To keep customers hands off the fruit, Bishop would have to hire additional labor. And even his regular labor is now problematic. Like farms elsewhere in Connecticut and across the nation, he hires migrant labor using the H-2A visa program. But that’s been cut off from Mexico by the Trump administration due to the pandemic. Bishop doesn’t even know if he’ll get the five workers he requested.

It’s a financial balancing act, but with unknown factors. “What’s cash flow going to be? Are we going to get sucked out of cash flow?” he asked rhetorically as the clock neared midnight, his first free moment. “What do you invest the most in so down the road – in fall season – you have biggest bang.”

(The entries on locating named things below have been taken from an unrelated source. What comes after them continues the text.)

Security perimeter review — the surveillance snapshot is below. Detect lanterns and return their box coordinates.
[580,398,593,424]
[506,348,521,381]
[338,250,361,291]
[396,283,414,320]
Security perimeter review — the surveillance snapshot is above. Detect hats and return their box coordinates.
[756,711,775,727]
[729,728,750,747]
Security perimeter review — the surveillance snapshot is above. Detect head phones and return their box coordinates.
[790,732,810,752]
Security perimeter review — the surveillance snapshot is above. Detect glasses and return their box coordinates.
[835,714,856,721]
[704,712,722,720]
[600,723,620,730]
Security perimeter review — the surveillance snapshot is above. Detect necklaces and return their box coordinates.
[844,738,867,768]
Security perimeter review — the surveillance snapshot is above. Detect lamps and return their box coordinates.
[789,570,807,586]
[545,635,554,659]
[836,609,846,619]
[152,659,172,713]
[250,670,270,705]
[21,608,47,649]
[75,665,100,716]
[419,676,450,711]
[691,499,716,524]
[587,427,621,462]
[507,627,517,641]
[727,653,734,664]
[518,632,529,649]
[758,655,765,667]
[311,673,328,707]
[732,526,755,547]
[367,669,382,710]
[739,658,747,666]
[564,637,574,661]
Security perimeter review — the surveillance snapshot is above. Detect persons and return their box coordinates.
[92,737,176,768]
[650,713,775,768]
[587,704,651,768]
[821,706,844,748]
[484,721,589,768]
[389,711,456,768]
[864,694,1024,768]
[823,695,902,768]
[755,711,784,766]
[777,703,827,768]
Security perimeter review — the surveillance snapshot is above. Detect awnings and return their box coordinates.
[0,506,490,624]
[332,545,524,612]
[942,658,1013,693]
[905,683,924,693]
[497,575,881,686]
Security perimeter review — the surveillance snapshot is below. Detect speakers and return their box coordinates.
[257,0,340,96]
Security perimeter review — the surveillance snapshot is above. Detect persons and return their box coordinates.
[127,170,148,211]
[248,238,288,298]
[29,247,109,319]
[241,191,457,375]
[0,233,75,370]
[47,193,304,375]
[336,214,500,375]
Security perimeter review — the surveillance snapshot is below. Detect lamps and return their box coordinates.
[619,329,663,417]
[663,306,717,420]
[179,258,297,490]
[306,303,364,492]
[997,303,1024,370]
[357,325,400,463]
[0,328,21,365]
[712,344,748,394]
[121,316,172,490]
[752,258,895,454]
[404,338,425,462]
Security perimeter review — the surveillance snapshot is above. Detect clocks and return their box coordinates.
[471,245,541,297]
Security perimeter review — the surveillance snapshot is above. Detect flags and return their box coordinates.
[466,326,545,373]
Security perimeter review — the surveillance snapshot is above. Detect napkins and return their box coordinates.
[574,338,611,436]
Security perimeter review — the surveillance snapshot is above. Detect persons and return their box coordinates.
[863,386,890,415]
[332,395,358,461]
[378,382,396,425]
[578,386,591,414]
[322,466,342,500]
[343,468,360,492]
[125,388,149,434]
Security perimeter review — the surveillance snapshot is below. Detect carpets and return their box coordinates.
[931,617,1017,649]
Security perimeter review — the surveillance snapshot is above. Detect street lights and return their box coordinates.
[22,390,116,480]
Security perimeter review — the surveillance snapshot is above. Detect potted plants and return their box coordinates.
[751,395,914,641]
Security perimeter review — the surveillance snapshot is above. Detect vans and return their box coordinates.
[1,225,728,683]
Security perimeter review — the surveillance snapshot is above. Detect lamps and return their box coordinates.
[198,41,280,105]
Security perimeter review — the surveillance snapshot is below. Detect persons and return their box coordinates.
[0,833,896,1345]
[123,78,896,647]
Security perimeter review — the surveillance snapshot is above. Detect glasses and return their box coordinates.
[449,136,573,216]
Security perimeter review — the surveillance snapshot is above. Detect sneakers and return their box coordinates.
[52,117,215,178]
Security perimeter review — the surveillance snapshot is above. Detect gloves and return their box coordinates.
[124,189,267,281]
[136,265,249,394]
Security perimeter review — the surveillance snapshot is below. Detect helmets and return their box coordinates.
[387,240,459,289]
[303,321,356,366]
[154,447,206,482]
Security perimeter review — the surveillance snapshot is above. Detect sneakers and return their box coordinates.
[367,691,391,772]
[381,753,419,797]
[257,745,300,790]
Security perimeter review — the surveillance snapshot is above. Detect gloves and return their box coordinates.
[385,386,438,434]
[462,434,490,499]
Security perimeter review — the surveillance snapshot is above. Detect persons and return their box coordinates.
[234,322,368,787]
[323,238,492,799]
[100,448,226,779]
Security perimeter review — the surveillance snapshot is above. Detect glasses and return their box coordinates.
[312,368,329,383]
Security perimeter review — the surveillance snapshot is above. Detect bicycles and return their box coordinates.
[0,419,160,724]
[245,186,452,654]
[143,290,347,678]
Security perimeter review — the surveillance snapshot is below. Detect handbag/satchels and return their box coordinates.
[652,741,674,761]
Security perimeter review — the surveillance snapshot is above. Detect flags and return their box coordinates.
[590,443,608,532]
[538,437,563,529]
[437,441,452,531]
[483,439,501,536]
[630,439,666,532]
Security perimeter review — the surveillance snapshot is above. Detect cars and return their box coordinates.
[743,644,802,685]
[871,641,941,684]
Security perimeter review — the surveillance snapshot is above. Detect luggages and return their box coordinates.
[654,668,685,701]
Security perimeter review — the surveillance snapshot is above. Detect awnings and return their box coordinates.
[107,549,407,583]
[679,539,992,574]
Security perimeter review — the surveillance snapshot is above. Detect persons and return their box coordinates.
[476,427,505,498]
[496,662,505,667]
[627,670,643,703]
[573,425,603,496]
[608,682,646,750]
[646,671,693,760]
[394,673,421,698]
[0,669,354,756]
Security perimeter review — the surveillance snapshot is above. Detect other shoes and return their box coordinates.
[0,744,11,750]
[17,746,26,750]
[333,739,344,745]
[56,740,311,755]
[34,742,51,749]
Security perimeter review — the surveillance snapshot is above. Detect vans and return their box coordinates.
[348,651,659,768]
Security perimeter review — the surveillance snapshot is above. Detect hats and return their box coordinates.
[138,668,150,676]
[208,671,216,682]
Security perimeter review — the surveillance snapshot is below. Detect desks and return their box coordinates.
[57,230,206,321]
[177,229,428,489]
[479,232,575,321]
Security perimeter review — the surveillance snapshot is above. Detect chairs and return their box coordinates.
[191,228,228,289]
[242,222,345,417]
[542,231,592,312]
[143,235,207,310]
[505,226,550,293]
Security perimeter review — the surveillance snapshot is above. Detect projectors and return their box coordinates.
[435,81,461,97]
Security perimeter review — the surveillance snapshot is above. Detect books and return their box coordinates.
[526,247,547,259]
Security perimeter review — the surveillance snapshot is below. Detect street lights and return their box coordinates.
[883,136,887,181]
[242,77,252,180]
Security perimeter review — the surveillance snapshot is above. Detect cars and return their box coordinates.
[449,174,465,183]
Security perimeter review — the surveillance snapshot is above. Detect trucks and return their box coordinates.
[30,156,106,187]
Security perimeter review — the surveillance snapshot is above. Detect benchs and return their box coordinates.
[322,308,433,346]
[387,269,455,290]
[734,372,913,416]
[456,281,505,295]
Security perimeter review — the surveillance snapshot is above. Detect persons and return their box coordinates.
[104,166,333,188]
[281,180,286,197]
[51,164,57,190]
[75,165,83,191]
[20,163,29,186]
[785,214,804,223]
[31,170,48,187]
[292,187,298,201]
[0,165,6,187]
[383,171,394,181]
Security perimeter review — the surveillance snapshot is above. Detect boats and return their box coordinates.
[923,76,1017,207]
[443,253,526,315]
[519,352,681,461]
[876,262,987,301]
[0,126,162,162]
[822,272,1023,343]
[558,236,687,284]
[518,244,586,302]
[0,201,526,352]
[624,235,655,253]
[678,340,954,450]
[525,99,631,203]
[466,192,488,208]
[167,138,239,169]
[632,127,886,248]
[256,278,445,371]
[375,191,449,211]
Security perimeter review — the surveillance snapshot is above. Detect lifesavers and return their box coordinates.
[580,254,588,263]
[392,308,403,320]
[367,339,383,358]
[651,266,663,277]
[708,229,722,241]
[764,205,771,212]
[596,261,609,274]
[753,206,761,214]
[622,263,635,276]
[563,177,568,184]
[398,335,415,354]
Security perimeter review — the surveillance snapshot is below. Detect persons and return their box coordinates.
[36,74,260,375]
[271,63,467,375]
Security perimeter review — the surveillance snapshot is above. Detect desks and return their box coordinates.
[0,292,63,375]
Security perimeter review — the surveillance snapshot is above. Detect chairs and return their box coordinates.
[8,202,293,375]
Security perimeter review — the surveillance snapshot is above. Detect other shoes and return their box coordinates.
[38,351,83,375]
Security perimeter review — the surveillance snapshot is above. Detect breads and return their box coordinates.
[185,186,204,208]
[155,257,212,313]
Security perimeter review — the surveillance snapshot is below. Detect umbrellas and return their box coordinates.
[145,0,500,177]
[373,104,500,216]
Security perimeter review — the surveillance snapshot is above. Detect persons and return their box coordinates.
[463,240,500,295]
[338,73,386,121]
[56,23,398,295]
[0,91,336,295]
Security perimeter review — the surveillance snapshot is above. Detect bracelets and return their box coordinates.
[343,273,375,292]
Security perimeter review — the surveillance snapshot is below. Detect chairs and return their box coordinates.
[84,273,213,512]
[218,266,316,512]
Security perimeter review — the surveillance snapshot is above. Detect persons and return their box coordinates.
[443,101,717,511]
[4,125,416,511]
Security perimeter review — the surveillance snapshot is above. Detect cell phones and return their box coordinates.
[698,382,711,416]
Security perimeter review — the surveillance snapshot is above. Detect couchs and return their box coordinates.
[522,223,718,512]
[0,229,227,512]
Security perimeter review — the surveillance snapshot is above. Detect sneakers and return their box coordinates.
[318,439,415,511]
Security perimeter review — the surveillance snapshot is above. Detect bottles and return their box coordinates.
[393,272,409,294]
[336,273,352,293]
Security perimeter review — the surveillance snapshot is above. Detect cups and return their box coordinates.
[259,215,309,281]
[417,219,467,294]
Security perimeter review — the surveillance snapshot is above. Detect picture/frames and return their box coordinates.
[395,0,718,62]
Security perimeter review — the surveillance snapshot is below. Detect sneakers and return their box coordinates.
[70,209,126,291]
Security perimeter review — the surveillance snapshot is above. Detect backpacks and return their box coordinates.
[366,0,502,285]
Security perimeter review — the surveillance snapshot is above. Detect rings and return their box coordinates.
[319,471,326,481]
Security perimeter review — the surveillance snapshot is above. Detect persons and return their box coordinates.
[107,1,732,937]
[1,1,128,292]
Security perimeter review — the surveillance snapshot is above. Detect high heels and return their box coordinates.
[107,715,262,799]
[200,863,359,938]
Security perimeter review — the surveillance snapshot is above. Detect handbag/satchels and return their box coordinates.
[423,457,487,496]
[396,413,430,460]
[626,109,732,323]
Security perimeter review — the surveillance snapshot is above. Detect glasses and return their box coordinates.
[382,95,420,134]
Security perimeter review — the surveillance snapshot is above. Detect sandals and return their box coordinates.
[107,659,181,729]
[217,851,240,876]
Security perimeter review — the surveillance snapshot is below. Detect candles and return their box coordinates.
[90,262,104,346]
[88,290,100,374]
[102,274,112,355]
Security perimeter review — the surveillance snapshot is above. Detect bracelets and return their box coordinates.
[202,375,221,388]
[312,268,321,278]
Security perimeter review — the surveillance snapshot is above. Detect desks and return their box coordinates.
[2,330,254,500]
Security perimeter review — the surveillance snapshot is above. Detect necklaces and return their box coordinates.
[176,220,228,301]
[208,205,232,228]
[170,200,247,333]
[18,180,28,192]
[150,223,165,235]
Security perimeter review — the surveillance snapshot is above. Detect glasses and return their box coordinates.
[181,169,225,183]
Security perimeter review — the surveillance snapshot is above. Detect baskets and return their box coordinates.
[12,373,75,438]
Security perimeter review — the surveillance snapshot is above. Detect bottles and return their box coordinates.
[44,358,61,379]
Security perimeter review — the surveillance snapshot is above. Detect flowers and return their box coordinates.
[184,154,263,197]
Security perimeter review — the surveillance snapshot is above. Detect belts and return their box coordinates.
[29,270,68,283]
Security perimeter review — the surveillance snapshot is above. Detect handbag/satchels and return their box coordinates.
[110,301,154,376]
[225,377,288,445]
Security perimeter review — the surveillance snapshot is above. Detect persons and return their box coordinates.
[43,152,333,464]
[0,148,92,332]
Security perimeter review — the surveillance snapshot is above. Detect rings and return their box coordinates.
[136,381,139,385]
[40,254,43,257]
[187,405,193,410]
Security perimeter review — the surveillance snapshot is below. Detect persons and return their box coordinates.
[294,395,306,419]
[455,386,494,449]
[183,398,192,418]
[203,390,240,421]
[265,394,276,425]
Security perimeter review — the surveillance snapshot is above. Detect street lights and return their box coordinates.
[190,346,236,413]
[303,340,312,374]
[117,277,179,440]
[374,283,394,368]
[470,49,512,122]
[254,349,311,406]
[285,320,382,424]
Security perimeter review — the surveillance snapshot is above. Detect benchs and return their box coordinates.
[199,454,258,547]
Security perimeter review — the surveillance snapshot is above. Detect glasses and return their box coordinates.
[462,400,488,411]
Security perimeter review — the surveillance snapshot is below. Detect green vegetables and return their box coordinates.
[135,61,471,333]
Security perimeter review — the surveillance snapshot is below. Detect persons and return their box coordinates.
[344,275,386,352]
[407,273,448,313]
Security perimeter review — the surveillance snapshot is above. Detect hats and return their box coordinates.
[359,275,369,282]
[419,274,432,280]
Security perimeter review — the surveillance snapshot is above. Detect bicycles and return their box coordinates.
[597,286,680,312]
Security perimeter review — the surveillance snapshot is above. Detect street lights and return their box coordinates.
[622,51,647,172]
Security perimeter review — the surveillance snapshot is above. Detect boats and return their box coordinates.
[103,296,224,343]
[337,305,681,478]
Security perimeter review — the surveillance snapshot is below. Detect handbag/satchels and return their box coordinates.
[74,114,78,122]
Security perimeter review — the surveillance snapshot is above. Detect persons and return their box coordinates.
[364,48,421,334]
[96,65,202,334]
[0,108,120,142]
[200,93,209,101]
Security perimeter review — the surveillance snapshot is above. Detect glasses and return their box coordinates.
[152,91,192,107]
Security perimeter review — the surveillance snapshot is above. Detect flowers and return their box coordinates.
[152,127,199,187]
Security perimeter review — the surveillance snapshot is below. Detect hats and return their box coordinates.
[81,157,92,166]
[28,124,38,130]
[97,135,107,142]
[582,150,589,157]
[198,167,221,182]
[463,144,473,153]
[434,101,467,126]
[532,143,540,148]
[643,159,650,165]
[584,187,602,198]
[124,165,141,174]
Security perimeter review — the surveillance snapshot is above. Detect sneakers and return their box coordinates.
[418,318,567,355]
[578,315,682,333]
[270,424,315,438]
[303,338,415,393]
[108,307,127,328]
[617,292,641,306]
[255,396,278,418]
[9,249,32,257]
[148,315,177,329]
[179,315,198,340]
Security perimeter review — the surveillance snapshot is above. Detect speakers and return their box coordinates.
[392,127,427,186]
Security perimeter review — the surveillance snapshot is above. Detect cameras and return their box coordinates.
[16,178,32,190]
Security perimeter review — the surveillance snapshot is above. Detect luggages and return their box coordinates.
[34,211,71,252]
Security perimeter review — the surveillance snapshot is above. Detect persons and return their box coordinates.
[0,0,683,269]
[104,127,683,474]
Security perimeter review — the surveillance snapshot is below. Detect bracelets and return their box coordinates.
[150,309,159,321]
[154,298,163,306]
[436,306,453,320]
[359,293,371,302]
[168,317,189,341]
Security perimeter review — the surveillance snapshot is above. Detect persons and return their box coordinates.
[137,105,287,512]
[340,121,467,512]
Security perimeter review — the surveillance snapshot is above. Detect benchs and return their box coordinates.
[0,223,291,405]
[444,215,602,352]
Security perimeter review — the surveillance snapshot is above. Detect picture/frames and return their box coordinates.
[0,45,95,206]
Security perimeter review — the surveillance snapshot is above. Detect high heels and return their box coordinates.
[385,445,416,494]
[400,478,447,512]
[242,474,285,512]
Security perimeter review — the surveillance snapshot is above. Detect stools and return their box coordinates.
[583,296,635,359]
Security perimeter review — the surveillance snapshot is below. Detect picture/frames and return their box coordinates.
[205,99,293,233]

That’s when kids swarm the fields for pumpkins – a much bigger return than some of the summer vegetables — so maybe skip them.

“What do we need to do to protect that going ahead?” he asked. “I hope we don’t have to shut down one side to save the other side.”

Jones of Jones Farms is also still thinking through how to proceed. The farm has a vineyard and wine-making operation. The tasting room had just opened for the season. It’s now closed, though bottles of wine are still available. Kitchen classes for March and April are canceled. All money is refunded.

Pick-your-own: 15 acres of strawberries, 10 acres of blueberries, 25 acres of pumpkins and squash, pose a problem. But the biggest one is the farm’s main business – 200 acres of cut-your-own Christmas trees. Seemingly long-off, but in April Jones is supposed to transplant more than 10,000 baby ones. And the vineyard always needs tending to.

“I don’t know how we’ll do it. It won’t be business as usual,” he said.

And then he tells the story of seeing a sale on hand sanitizer in January. That was before coronavirus was barely known. So, he bought a year’s supply.

“We’ve probably gone through half of it,” he said ruefully. “It was just stupid luck.”